_EXTRAIT FOURNI:_
Pendant six ans, à partir de 2014, le parquet a lancé une enquête sur les téléphones portables de ces avocats, pour tenter savoir qui fournissait d'éventuelles informations de procédure à Nicolas Sarkozy et à son avocat Thierry Herzog.

Article rédigé par franceinfo - Laure Debeaulieu
Radio France
Publié Mis à jour
Temps de lecture : 2 min
Pierre-Olivier Sur, le 11 décembre 2019. (STEPHANE DE SAKUTIN / AFP)

L'affaire, révélée par Le Point, fait beaucoup de bruit parmi les ténors du barreau parisien. Pendant six ans, à partir de 2014, le parquet a lancé une enquête sur les téléphones portables de plusieurs avocats pour tenter de savoir qui fournissait d'éventuelles informations de procédure à Nicolas Sarkozy et à son avocat Thierry Herzog dans l’affaire dite "des écoutes" qui touche l’ancien président. Lui et son avocat sont poursuivis pour avoir tenté d'obtenir des informations dans l'affaire Bettencourt.

Des avocats en relation avec l'affaire Sarkozy

Parmi les protagonistes, plusieurs avocats très connus, tous de près ou de loin en relation avec l’affaire Sarkozy : Éric Dupond-Moretti, Hervé Témime, Jacqueline Laffont, Jean Veil, des pénalistes de grands cabinets parisiens. Il y a aussi un magistrat et certaines lignes fixes du parquet financier. Les enquêteurs de l'Office central de lutte contre la corruption et les infractions financières (OCLCIFF) ont épluché les fameuses fadettes, c’est-à-dire les relevés détaillés des communications téléphoniques, grâce auxquelles il est possible de savoir qui appelle qui.

Si certains de ces avocats ont un lien avec le dossier des écoutes de Nicolas Sarkozy, d’autres n’étaient que des connaissances de Thierry Herzog, l’avocat historique de l’ancien chef de l’État. C’est le cas de Marie-Alix Canu-Bernard. Elle est choquée que cette affaire ait été menée en catimini : ''Cela a été caché et n'avait pas vocation à sortir, indique-t-elle. Parce qu'à la limite, si on fait une enquête, tout est versé de façon très transparente à une procédure. Dont acte. Mais lorsque l'on cherche à le cacher pendant des années et à faire en sorte que ce soit sous le boisseau, c'est bien que c'était déloyal, sinon ça n'aurait pas été caché.''

Il y a non seulement une atteinte à la vie privée comme il n'y en aurait pour n'importe quel justiciable, mais également une atteinte à mon secret professionnel. Et cela sans autorisation, et surtout sans aucune motivation. C'est une folie !

Me Canu-Bernard

à franceinfo

Le but de ces écoutes était de découvrir une taupe éventuelle qui aurait averti Nicolas Sarkozy et son avocat qu’ils étaient sur écoute. Les deux hommes seront jugés au mois d'octobre pour corruption, trafic d'influence et violation du secret professionnel.   

Le bâtonnier de Paris en 2014, Pierre-Olivier Sur, a lui aussi été écouté. ''Dans cette affaire, finalement, il y a eu trois stades d'écoutes, explique-t-il. Les écoutes entre le président et son avocat. Les écoutes entre l'avocat et son bâtonnier, moi-même à l'époque, que nous avons fait annuler par la Cour de cassation. Et puis, troisième cercle, toutes les autres.'' ''Tout cela est absolument inacceptable ! Cela fait partie du marbre, non seulement des droits de la défense, mais de l'équilibre des libertés publiques. Ce d'autant que ce principe d'écoutes fonctionnait 'à filets dérivants' afin d'aller chercher des informations sur on ne sait quoi.''  Pour sa part Éric Dupond-Moretti annonce son intention de déposer plainte en début de semaine prochaine.

_CONSIGNE:_ Comment résumeriez-vous l'extrait fourni en deux phrases ?

_EXTRAIT DE DONNÉES:_
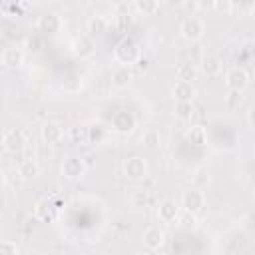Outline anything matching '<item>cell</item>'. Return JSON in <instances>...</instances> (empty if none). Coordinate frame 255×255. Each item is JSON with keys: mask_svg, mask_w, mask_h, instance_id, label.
Masks as SVG:
<instances>
[{"mask_svg": "<svg viewBox=\"0 0 255 255\" xmlns=\"http://www.w3.org/2000/svg\"><path fill=\"white\" fill-rule=\"evenodd\" d=\"M114 58H116L122 66H131V64H135V62L139 60V46H137V42H135L133 38H129V36H124V38L116 44V48H114Z\"/></svg>", "mask_w": 255, "mask_h": 255, "instance_id": "cell-1", "label": "cell"}, {"mask_svg": "<svg viewBox=\"0 0 255 255\" xmlns=\"http://www.w3.org/2000/svg\"><path fill=\"white\" fill-rule=\"evenodd\" d=\"M179 32H181V36H183L187 42H197V40H201L203 34H205V24H203V20H201L199 16L189 14V16H185V18L181 20Z\"/></svg>", "mask_w": 255, "mask_h": 255, "instance_id": "cell-2", "label": "cell"}, {"mask_svg": "<svg viewBox=\"0 0 255 255\" xmlns=\"http://www.w3.org/2000/svg\"><path fill=\"white\" fill-rule=\"evenodd\" d=\"M205 207V193L197 187H189L187 191L181 193V209L189 215L201 213Z\"/></svg>", "mask_w": 255, "mask_h": 255, "instance_id": "cell-3", "label": "cell"}, {"mask_svg": "<svg viewBox=\"0 0 255 255\" xmlns=\"http://www.w3.org/2000/svg\"><path fill=\"white\" fill-rule=\"evenodd\" d=\"M110 126H112V129H114L116 133H124V135H128V133H131V131L135 129L137 120H135L133 112H129V110H118V112L112 114Z\"/></svg>", "mask_w": 255, "mask_h": 255, "instance_id": "cell-4", "label": "cell"}, {"mask_svg": "<svg viewBox=\"0 0 255 255\" xmlns=\"http://www.w3.org/2000/svg\"><path fill=\"white\" fill-rule=\"evenodd\" d=\"M26 143H28V139H26L24 131H22V129H16V128L8 129V131L4 133V137H2L4 149H6L8 153H12V155L22 153V151L26 149Z\"/></svg>", "mask_w": 255, "mask_h": 255, "instance_id": "cell-5", "label": "cell"}, {"mask_svg": "<svg viewBox=\"0 0 255 255\" xmlns=\"http://www.w3.org/2000/svg\"><path fill=\"white\" fill-rule=\"evenodd\" d=\"M124 173H126V177L131 179V181L143 179V177L147 175V163H145V159L139 157V155L128 157V159L124 161Z\"/></svg>", "mask_w": 255, "mask_h": 255, "instance_id": "cell-6", "label": "cell"}, {"mask_svg": "<svg viewBox=\"0 0 255 255\" xmlns=\"http://www.w3.org/2000/svg\"><path fill=\"white\" fill-rule=\"evenodd\" d=\"M225 84H227L229 90H239V92H243V90L249 86V72H247L245 68H241V66H233V68H229L227 74H225Z\"/></svg>", "mask_w": 255, "mask_h": 255, "instance_id": "cell-7", "label": "cell"}, {"mask_svg": "<svg viewBox=\"0 0 255 255\" xmlns=\"http://www.w3.org/2000/svg\"><path fill=\"white\" fill-rule=\"evenodd\" d=\"M72 52H74V56L80 58V60L92 58V56L96 54V42H94V38H92L90 34H80V36L74 40V44H72Z\"/></svg>", "mask_w": 255, "mask_h": 255, "instance_id": "cell-8", "label": "cell"}, {"mask_svg": "<svg viewBox=\"0 0 255 255\" xmlns=\"http://www.w3.org/2000/svg\"><path fill=\"white\" fill-rule=\"evenodd\" d=\"M56 203H54V197H42L34 203V217L44 221V223H50L54 221L56 217Z\"/></svg>", "mask_w": 255, "mask_h": 255, "instance_id": "cell-9", "label": "cell"}, {"mask_svg": "<svg viewBox=\"0 0 255 255\" xmlns=\"http://www.w3.org/2000/svg\"><path fill=\"white\" fill-rule=\"evenodd\" d=\"M84 171H86V163L78 155H70L62 163V175L68 177V179H78V177L84 175Z\"/></svg>", "mask_w": 255, "mask_h": 255, "instance_id": "cell-10", "label": "cell"}, {"mask_svg": "<svg viewBox=\"0 0 255 255\" xmlns=\"http://www.w3.org/2000/svg\"><path fill=\"white\" fill-rule=\"evenodd\" d=\"M179 209L181 205L173 199H163L159 205H157V219L161 223H173L177 217H179Z\"/></svg>", "mask_w": 255, "mask_h": 255, "instance_id": "cell-11", "label": "cell"}, {"mask_svg": "<svg viewBox=\"0 0 255 255\" xmlns=\"http://www.w3.org/2000/svg\"><path fill=\"white\" fill-rule=\"evenodd\" d=\"M0 62H2V66L8 68V70L20 68V66L24 64V52H22V48H18V46H8V48H4V50H2V56H0Z\"/></svg>", "mask_w": 255, "mask_h": 255, "instance_id": "cell-12", "label": "cell"}, {"mask_svg": "<svg viewBox=\"0 0 255 255\" xmlns=\"http://www.w3.org/2000/svg\"><path fill=\"white\" fill-rule=\"evenodd\" d=\"M36 26H38V30L42 34H56L62 28V18L56 12H46V14H42L38 18V24Z\"/></svg>", "mask_w": 255, "mask_h": 255, "instance_id": "cell-13", "label": "cell"}, {"mask_svg": "<svg viewBox=\"0 0 255 255\" xmlns=\"http://www.w3.org/2000/svg\"><path fill=\"white\" fill-rule=\"evenodd\" d=\"M163 241H165V233H163V229L159 225H149L143 231V245L147 249L155 251V249H159L163 245Z\"/></svg>", "mask_w": 255, "mask_h": 255, "instance_id": "cell-14", "label": "cell"}, {"mask_svg": "<svg viewBox=\"0 0 255 255\" xmlns=\"http://www.w3.org/2000/svg\"><path fill=\"white\" fill-rule=\"evenodd\" d=\"M40 135H42V141H44V143H48V145H56V143H60L62 137H64V128H62L60 124L48 122V124L42 126Z\"/></svg>", "mask_w": 255, "mask_h": 255, "instance_id": "cell-15", "label": "cell"}, {"mask_svg": "<svg viewBox=\"0 0 255 255\" xmlns=\"http://www.w3.org/2000/svg\"><path fill=\"white\" fill-rule=\"evenodd\" d=\"M133 80V72H131V68L129 66H116L114 68V72H112V84L116 86V88H126V86H129V82Z\"/></svg>", "mask_w": 255, "mask_h": 255, "instance_id": "cell-16", "label": "cell"}, {"mask_svg": "<svg viewBox=\"0 0 255 255\" xmlns=\"http://www.w3.org/2000/svg\"><path fill=\"white\" fill-rule=\"evenodd\" d=\"M171 94H173L175 102H193L195 88L189 82H175V86L171 88Z\"/></svg>", "mask_w": 255, "mask_h": 255, "instance_id": "cell-17", "label": "cell"}, {"mask_svg": "<svg viewBox=\"0 0 255 255\" xmlns=\"http://www.w3.org/2000/svg\"><path fill=\"white\" fill-rule=\"evenodd\" d=\"M108 26H110L108 18H104V16H100V14L90 16L88 22H86V30H88V34H90L92 38H94V36H102V34L108 30Z\"/></svg>", "mask_w": 255, "mask_h": 255, "instance_id": "cell-18", "label": "cell"}, {"mask_svg": "<svg viewBox=\"0 0 255 255\" xmlns=\"http://www.w3.org/2000/svg\"><path fill=\"white\" fill-rule=\"evenodd\" d=\"M187 141L195 147H203L207 143V131L203 126H191L187 131Z\"/></svg>", "mask_w": 255, "mask_h": 255, "instance_id": "cell-19", "label": "cell"}, {"mask_svg": "<svg viewBox=\"0 0 255 255\" xmlns=\"http://www.w3.org/2000/svg\"><path fill=\"white\" fill-rule=\"evenodd\" d=\"M201 72L207 76V78H213L221 72V60L217 56H205L201 60Z\"/></svg>", "mask_w": 255, "mask_h": 255, "instance_id": "cell-20", "label": "cell"}, {"mask_svg": "<svg viewBox=\"0 0 255 255\" xmlns=\"http://www.w3.org/2000/svg\"><path fill=\"white\" fill-rule=\"evenodd\" d=\"M82 86H84V80H82V76L76 74V72L66 74L64 82H62V88H64V92H68V94H78V92L82 90Z\"/></svg>", "mask_w": 255, "mask_h": 255, "instance_id": "cell-21", "label": "cell"}, {"mask_svg": "<svg viewBox=\"0 0 255 255\" xmlns=\"http://www.w3.org/2000/svg\"><path fill=\"white\" fill-rule=\"evenodd\" d=\"M175 76H177V82H189L193 84V80L197 78V68L193 64H179L175 68Z\"/></svg>", "mask_w": 255, "mask_h": 255, "instance_id": "cell-22", "label": "cell"}, {"mask_svg": "<svg viewBox=\"0 0 255 255\" xmlns=\"http://www.w3.org/2000/svg\"><path fill=\"white\" fill-rule=\"evenodd\" d=\"M133 8H135L139 14H143V16H153V14L159 10V2H157V0H137V2L133 4Z\"/></svg>", "mask_w": 255, "mask_h": 255, "instance_id": "cell-23", "label": "cell"}, {"mask_svg": "<svg viewBox=\"0 0 255 255\" xmlns=\"http://www.w3.org/2000/svg\"><path fill=\"white\" fill-rule=\"evenodd\" d=\"M104 139H106V128L102 124H92L88 128V143L96 145V143H100Z\"/></svg>", "mask_w": 255, "mask_h": 255, "instance_id": "cell-24", "label": "cell"}, {"mask_svg": "<svg viewBox=\"0 0 255 255\" xmlns=\"http://www.w3.org/2000/svg\"><path fill=\"white\" fill-rule=\"evenodd\" d=\"M18 175L24 177V179H30V177H36L38 175V165L34 159H24L20 161L18 165Z\"/></svg>", "mask_w": 255, "mask_h": 255, "instance_id": "cell-25", "label": "cell"}, {"mask_svg": "<svg viewBox=\"0 0 255 255\" xmlns=\"http://www.w3.org/2000/svg\"><path fill=\"white\" fill-rule=\"evenodd\" d=\"M141 143H143L147 149H155V147L159 145V131L153 129V128L145 129L143 135H141Z\"/></svg>", "mask_w": 255, "mask_h": 255, "instance_id": "cell-26", "label": "cell"}, {"mask_svg": "<svg viewBox=\"0 0 255 255\" xmlns=\"http://www.w3.org/2000/svg\"><path fill=\"white\" fill-rule=\"evenodd\" d=\"M175 116L181 120H189L193 116V102H175Z\"/></svg>", "mask_w": 255, "mask_h": 255, "instance_id": "cell-27", "label": "cell"}, {"mask_svg": "<svg viewBox=\"0 0 255 255\" xmlns=\"http://www.w3.org/2000/svg\"><path fill=\"white\" fill-rule=\"evenodd\" d=\"M207 183H209V171L205 167H197L195 173H193V187L203 189Z\"/></svg>", "mask_w": 255, "mask_h": 255, "instance_id": "cell-28", "label": "cell"}, {"mask_svg": "<svg viewBox=\"0 0 255 255\" xmlns=\"http://www.w3.org/2000/svg\"><path fill=\"white\" fill-rule=\"evenodd\" d=\"M70 135H72V141L74 143H88V128H84V126H74L72 129H70Z\"/></svg>", "mask_w": 255, "mask_h": 255, "instance_id": "cell-29", "label": "cell"}, {"mask_svg": "<svg viewBox=\"0 0 255 255\" xmlns=\"http://www.w3.org/2000/svg\"><path fill=\"white\" fill-rule=\"evenodd\" d=\"M241 102H243V96H241L239 90H229V92H227V96H225V106H227L229 110L239 108Z\"/></svg>", "mask_w": 255, "mask_h": 255, "instance_id": "cell-30", "label": "cell"}, {"mask_svg": "<svg viewBox=\"0 0 255 255\" xmlns=\"http://www.w3.org/2000/svg\"><path fill=\"white\" fill-rule=\"evenodd\" d=\"M26 46H28V50H30V52H34V54H36V52H40V50H42L44 40H42L40 36H36V34H34V36H28Z\"/></svg>", "mask_w": 255, "mask_h": 255, "instance_id": "cell-31", "label": "cell"}, {"mask_svg": "<svg viewBox=\"0 0 255 255\" xmlns=\"http://www.w3.org/2000/svg\"><path fill=\"white\" fill-rule=\"evenodd\" d=\"M0 255H18L16 243L10 241V239H4V241L0 243Z\"/></svg>", "mask_w": 255, "mask_h": 255, "instance_id": "cell-32", "label": "cell"}, {"mask_svg": "<svg viewBox=\"0 0 255 255\" xmlns=\"http://www.w3.org/2000/svg\"><path fill=\"white\" fill-rule=\"evenodd\" d=\"M211 8H213V10H219V12L229 14V12L233 10V2H211Z\"/></svg>", "mask_w": 255, "mask_h": 255, "instance_id": "cell-33", "label": "cell"}, {"mask_svg": "<svg viewBox=\"0 0 255 255\" xmlns=\"http://www.w3.org/2000/svg\"><path fill=\"white\" fill-rule=\"evenodd\" d=\"M145 201H147V197H145V189H139V191L133 193V203H135V205H141V203H145Z\"/></svg>", "mask_w": 255, "mask_h": 255, "instance_id": "cell-34", "label": "cell"}, {"mask_svg": "<svg viewBox=\"0 0 255 255\" xmlns=\"http://www.w3.org/2000/svg\"><path fill=\"white\" fill-rule=\"evenodd\" d=\"M247 122H249V126L255 129V106L249 108V112H247Z\"/></svg>", "mask_w": 255, "mask_h": 255, "instance_id": "cell-35", "label": "cell"}, {"mask_svg": "<svg viewBox=\"0 0 255 255\" xmlns=\"http://www.w3.org/2000/svg\"><path fill=\"white\" fill-rule=\"evenodd\" d=\"M183 8L185 10H199V2H183Z\"/></svg>", "mask_w": 255, "mask_h": 255, "instance_id": "cell-36", "label": "cell"}, {"mask_svg": "<svg viewBox=\"0 0 255 255\" xmlns=\"http://www.w3.org/2000/svg\"><path fill=\"white\" fill-rule=\"evenodd\" d=\"M249 16H251V18L255 20V2H253V4L249 6Z\"/></svg>", "mask_w": 255, "mask_h": 255, "instance_id": "cell-37", "label": "cell"}]
</instances>
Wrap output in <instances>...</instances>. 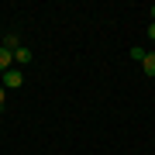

_RÉPONSE:_ Pendant six ans à partir de 2014, le parquet a enquêté sur les téléphones portables de plusieurs avocats connus, dont Éric Dupond-Moretti, pour découvrir une éventuelle taupe qui aurait averti Nicolas Sarkozy et son avocat Thierry Herzog qu'ils étaient sur écoute. Des avocats visés, comme Marie-Alix Canu-Bernard et l'ancien bâtonnier Pierre-Olivier Sur, dénoncent une atteinte inacceptable au secret professionnel, et Éric Dupond-Moretti annonce son intention de déposer plainte.